Today, however, most prime auto loans typically don't require down payments of that size, or they may fall outside the strict parameters in some other way. So originators securitizing those loans would not be exempt from the risk retention requirement. As a result, issuers would likely end up either dividing their portfolios into separate pools of qualifying and non-qualifying loans or not using the exemption.

That change in industry practice may not impact the strongest prime auto issuers, those with securities rated 'A' or higher, since they already retain significant portions of their deals, said Stuart Litwin, a partner with law firm Mayer Brown. He said the new risk retention requirement can be satisfied in several ways, including holding on to the most subordinated tranches of deals or a vertical slice (a portion of each tranche) of deals.

However, the economics of lower-rated prime deals - which are rare today but are expected to return in greater number - result in issuance of lower-rated tranches and hence sponsors retaining less of their offerings, and so originating auto loans that meet the qualifying standards may become more important to them. Those sponsors, however, may not have enough loans in their qualifying pool alone to warrant a securitization.

"One alternative may be to test on a portfolio basis, rather than loan by loan," Litwin said. He added that another solution might be to give partial exemptions, for example requiring retention of only a 2.5% interest in portfolios in which only half of the loans are qualifying.

In addition, regulators requested comment on whether sponsors of securitizations of qualified auto loans should be required to repurchase the entire pool of loans collateralizing an ABS deal if a certain percentage, say, 5% to 10%, flunk the qualified auto loan test.

Whelan said that such a rule would be highly impractical and contrary to current industry practice, since issuers don't typically put proceeds from a securitization into an account to cover loans that have gone bad. Rather, they typically pay back the provider of the warehouse facility that funded the loans and use the balance of the ABS proceeds to cover other business costs.

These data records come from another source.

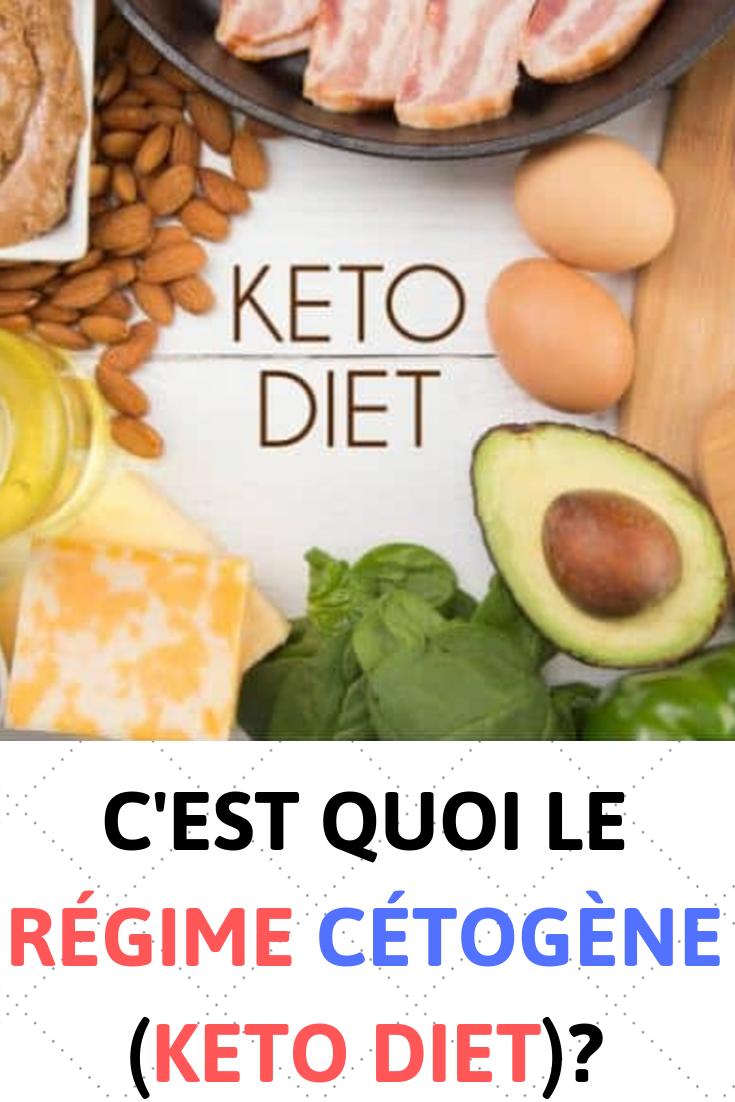 keto diete c est quoi
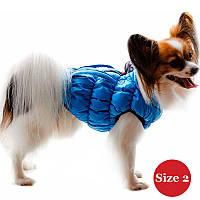 Жилет утепленный для собак DIEGO sport 2/5 голубой, размер 2 - длина спины- 25-33см, обхват груди 30-52,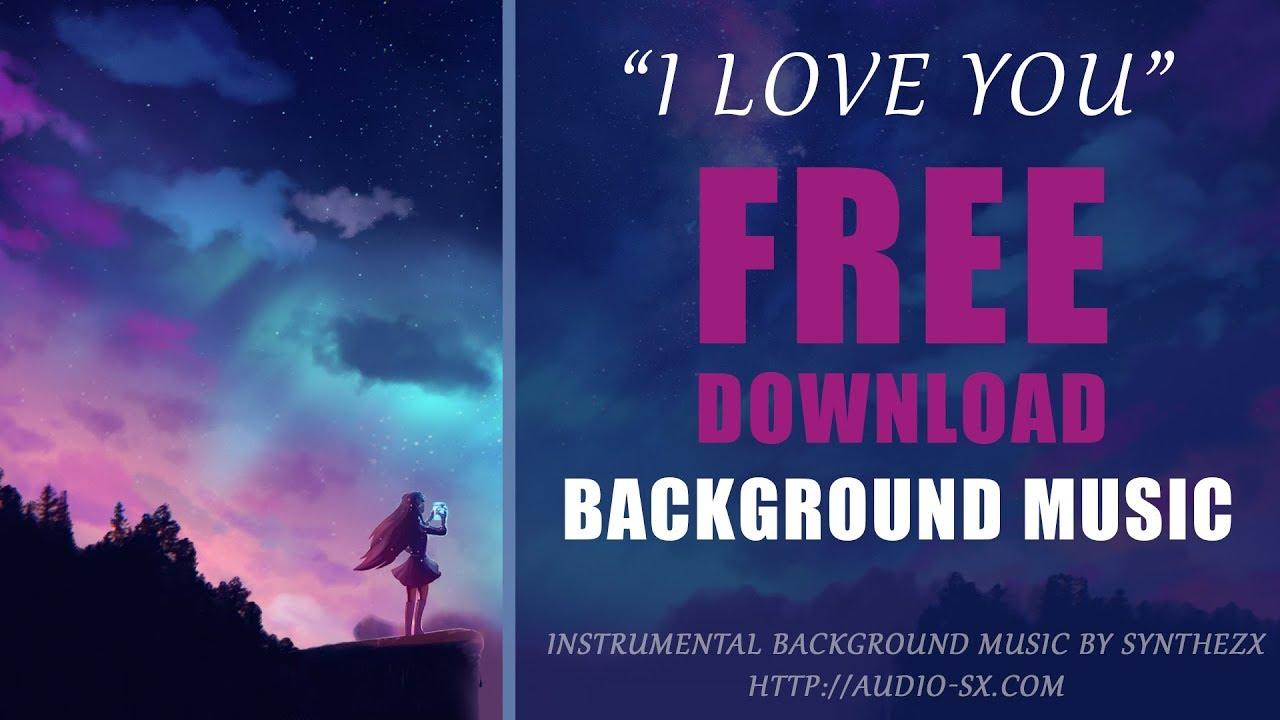 Top 10 best free background music download   instrumentalfx.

Whelan noted that while this proposal is seemingly laudatory from an investor standpoint, institutions would be unhappy if a repurchase of more than 5% of the assets triggered prepayment of the entire deal, given the consequent reinvestment risk. "They'll likely be outraged if the government says, 'We're going to make the sponsor buy back everything',"Whelan said.

 Other Regulatory Initiatives

U.S. banking regulators proposed Basel III implementation rules in mid-June, and a final rule is likely to arrive before the start of next year, when the implementation timeline begins for components such as liquidity ratios. With so much regulatory activity throughout the rest of 2012, there is a concern about the impact of structured finance issuance.

Also expected this summer, as a final rule, is the SEC's Prohibition against Conflicts of Interest in Certain Securitizations, which is designed to prevent the kinds of conflicts of interest that led the SEC to charge Goldman Sachs with securities fraud related to its Abacus 2007-ACI CLO. The proposed rule was issued last September and the comment period extended through February of this year. It would restrict persons involved in originating and distributing an ABS offering from betting against the deal for at least a year after issuance. Market participants mostly supported the proposal, suggesting either some relatively minor tweaks or expanding it to cover additional players, such as collateral managers.

The Volcker Rule, which restricts banks' ability to trade for their own accounts, could also negatively impact the securitization industry by reducing liquidity in the secondary market. After receiving a barrage of critical comment letters earlier this year from issuers, underwriters and investors alike, regulators announced that the industry would not have to be in compliance with the Volcker Rule by the July deadline set by Dodd-Frank. Instead, compliance has been delayed to July 2014, when the rule must be fully implemented. The final version is expected by year end.